John Ternus emerges as Apple's heir apparent as Tim Cook signals succession planning
Mar 24, 2026
Key Points
- John Ternus, Apple's 50-year-old senior vice president of hardware engineering, emerges as Tim Cook's heir apparent after leading the MacBook Neo reveal and taking control of robotics and design oversight.
- Cook signaled succession planning at an all-hands meeting in January, noting he spends considerable time thinking about leadership in five, ten, and fifteen years as Apple faces executive departures.
- Ternus is viewed as risk-averse and continuity-focused, reassigning rather than firing senior leaders after the Vision Pro's failed AirPods compatibility forced a costly $250 peripheral sale.
Summary
John Ternus, Apple's senior vice president of hardware engineering, is emerging as Tim Cook's most likely successor, according to Bloomberg reporting from March 22, 2026.

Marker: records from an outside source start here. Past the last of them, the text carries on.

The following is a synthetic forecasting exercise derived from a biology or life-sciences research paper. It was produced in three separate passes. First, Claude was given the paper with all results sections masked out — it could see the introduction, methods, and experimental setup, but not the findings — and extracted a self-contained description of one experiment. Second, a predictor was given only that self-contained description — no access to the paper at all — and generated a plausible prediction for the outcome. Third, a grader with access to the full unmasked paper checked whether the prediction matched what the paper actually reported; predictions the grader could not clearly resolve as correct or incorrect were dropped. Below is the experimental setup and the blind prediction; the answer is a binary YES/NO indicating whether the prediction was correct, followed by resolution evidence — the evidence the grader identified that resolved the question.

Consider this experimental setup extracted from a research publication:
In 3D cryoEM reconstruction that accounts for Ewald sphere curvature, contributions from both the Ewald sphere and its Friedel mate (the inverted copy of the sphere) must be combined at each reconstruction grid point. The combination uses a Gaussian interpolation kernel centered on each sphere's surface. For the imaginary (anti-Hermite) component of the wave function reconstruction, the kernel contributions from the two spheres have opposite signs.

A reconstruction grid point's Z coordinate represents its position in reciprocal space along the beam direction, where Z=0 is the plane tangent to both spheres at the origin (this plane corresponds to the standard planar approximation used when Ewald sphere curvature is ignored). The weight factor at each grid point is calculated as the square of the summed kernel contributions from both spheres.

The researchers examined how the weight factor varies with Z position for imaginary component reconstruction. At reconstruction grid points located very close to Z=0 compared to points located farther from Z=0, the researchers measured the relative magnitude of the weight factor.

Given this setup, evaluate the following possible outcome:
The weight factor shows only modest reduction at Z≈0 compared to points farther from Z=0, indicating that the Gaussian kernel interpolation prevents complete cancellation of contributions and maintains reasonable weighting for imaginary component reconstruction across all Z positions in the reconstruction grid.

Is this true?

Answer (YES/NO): NO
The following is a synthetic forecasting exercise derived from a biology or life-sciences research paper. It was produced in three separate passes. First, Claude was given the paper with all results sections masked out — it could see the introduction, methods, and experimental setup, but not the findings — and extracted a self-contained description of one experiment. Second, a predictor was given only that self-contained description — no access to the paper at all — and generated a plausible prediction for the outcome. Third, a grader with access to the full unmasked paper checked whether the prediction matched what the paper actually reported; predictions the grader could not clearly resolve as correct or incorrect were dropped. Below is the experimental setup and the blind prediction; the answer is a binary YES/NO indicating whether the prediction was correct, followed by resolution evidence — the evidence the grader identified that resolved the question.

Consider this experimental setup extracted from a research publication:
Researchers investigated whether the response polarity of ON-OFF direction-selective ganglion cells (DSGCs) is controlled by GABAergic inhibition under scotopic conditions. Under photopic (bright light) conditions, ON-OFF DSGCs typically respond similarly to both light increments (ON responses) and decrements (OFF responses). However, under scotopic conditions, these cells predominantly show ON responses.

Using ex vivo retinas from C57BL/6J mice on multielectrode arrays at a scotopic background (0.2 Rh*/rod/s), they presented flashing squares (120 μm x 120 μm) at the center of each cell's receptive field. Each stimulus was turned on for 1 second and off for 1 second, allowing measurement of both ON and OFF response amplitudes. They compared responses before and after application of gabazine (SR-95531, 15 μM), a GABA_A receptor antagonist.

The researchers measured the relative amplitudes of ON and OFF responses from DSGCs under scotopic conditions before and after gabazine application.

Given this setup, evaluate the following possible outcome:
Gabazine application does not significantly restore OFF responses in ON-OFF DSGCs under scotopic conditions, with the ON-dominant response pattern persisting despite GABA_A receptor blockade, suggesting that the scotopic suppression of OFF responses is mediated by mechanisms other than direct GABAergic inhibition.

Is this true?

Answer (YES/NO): NO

Ternus is 50 and oversees development of the devices that generate roughly 80% of Apple's revenue. He has spent about half his life at Apple, starting in computer monitor development before moving through iPad and Mac design and taking the top hardware engineering role in 2021. Cook, now 65, signaled succession planning at an all-hands meeting in January. Responding to a wave of executive departures, he said "some" people retire at a certain age and spent considerable time thinking about who will be in the room in five, ten, and fifteen years.

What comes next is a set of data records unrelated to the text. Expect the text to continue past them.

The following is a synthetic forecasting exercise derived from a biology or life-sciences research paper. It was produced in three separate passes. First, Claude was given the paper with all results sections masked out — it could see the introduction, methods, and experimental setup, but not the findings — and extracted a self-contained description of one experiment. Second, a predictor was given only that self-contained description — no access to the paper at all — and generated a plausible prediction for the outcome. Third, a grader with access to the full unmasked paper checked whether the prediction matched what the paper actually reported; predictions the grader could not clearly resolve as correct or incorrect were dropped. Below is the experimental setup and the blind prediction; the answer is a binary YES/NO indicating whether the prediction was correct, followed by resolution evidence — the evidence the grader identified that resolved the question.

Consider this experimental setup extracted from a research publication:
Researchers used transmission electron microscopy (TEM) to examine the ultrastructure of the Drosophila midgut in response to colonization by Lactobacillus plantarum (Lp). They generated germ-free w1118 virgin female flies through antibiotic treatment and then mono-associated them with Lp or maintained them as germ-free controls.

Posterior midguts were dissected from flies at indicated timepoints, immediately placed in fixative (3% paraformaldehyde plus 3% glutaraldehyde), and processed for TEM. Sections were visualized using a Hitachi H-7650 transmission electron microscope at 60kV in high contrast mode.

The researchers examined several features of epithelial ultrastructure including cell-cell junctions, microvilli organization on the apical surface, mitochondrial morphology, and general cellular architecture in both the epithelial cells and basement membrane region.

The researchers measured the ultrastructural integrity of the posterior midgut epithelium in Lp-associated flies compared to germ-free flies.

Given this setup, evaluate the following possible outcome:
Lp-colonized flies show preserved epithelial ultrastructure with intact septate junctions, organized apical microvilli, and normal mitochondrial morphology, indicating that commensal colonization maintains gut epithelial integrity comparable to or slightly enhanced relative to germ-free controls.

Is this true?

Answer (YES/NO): NO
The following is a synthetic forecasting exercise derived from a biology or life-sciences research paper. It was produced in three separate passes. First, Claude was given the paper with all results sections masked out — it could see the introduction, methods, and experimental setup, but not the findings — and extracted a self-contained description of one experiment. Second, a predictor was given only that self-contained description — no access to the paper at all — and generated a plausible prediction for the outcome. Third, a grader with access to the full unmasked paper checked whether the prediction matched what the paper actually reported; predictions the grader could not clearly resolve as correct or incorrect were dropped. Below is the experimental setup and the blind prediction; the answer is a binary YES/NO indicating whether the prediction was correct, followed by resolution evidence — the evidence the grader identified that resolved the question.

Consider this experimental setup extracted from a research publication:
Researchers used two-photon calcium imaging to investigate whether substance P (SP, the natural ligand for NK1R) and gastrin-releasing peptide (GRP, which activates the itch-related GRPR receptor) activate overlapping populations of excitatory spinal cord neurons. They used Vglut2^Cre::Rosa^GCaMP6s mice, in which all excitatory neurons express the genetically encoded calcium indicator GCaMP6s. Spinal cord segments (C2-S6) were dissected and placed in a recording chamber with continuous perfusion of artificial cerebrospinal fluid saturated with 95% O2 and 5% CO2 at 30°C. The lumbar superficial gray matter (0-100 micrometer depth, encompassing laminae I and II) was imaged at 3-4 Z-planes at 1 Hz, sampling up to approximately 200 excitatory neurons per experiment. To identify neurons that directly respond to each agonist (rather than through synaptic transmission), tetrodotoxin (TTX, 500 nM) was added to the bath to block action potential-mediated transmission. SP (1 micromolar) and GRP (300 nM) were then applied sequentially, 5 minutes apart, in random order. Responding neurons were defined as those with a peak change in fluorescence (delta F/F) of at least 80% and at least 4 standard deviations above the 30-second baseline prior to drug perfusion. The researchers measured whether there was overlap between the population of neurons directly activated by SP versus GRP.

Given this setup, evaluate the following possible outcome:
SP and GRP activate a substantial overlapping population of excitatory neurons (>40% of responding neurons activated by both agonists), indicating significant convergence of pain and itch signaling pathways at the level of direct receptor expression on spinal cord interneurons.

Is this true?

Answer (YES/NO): YES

Ternus has taken on increasingly visible responsibilities. He led the reveal of the MacBook Neo at Apple's New York event this month, a role Cook typically reserves for himself, and appeared on Good Morning America to promote it. Over the past year, he has taken control of Apple's secretive robotics unit and assumed oversight of hardware and software design teams, positioning him as a liaison between Apple's design organization and senior management. He has also become involved in product marketing, editing copy for the website and event materials, and leading the company's environmental sustainability initiatives.
Current and former executives describe him as meticulous and judicious. Tony Blevins, Apple's former chief procurement officer, called him "an outstanding and obvious choice to succeed Cook." One longtime executive offered a more measured take: "If you think Tim Cook is doing a good job, then you'll think John Ternus is doing a good job too," suggesting continuity over radical change.
Ternus is characterized as risk averse and reluctant to upset the status quo. His profile includes moments of harder-edged management. During Vision Pro development, engineers discovered the headset lacked a wireless frequency needed to stream ultra-low-latency audio to AirPods, a marquee feature Apple had pitched for seamless immersive experiences. The missing frequency was in the then-newest AirPods Pro, requiring Apple to ship a revised version branded AirPods Pro 2.5 that added only that single connectivity improvement. When Vision Pro launched in February 2024 at $3,500, customers who wanted the feature had to buy the revised AirPods Pro for an additional $250 with no other improvements in audio quality, noise canceling, or features.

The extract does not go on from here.